The percentage of TV households that are completely unready for the DTV switch--as defined by Nielsen--dropped to 7.4% in November, according to the ratings company.
But extrapolated out to about 114.5 million TV homes, that still represents about 8 million homes that still receive their TV exclusively over the air and do not yet have a digital TV or a converter box that would allow them to continue receiving a full-power TV signals.
That is also a difference of only three tenths of a percentage point from the 7.7% that were completely unready in October. The decrease in unready households from August to September was five-tenths of a percentage point, and from September to October, seven tenths.

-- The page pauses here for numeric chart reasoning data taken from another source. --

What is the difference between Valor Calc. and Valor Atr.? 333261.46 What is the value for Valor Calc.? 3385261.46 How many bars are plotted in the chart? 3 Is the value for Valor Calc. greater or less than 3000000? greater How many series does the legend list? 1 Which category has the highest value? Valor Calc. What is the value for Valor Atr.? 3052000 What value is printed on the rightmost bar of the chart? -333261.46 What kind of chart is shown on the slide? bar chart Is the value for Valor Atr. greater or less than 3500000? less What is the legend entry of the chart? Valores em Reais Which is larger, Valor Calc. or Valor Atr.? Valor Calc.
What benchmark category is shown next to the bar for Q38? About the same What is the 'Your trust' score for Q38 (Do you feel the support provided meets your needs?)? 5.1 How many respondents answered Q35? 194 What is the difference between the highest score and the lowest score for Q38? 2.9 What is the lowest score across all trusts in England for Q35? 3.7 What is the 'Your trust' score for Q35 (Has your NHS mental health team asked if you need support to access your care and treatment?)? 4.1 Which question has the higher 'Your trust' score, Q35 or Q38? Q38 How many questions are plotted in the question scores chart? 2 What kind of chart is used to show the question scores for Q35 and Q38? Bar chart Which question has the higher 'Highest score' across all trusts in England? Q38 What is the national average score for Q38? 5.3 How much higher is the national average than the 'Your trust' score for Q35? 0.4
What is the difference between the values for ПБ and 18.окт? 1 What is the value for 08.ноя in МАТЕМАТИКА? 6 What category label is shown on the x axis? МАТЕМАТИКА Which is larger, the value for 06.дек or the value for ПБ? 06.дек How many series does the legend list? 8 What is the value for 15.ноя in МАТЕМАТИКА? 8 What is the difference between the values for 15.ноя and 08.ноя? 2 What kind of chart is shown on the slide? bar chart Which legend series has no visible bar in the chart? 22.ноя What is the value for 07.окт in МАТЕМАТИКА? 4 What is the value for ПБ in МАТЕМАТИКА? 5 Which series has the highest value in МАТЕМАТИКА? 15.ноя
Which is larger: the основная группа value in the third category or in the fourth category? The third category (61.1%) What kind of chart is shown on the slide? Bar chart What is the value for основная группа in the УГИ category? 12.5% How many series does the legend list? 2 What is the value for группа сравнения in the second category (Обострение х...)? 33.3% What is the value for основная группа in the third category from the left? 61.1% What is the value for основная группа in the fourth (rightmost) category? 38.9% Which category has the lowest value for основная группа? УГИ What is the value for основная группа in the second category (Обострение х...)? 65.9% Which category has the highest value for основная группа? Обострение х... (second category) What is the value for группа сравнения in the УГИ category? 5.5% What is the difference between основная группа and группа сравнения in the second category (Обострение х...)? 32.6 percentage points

Congressional Democrats have been increasingly vocal about their concerns
for how many people may lose signals in the transition, not only if they fail to take action, but also because of changes in coverage areas from analog to digital signals that mean some viewers would no longer receive historically-viewed stations.
Hispanic households continue to trail the population in general, with 12.4% completely unready, and the needle has not moved since October, when the percentage was exactly the same.
Hispanics are one of the government's target populations for DTV education outreach because of its higher analog--only TV household population relative to the general population.
And while seniors are another target population, according to Nielsen, the readiest group are those households headed by someone over 55. Only 5.9% of those households are completely unready, compared to 7% where the head of household is 35-54 and a whopping 10.6% for those headed by viewers under 35.
Nielsen is basing its esimates on its national People Meter sample of about 17,000 households, or about 40,000 people.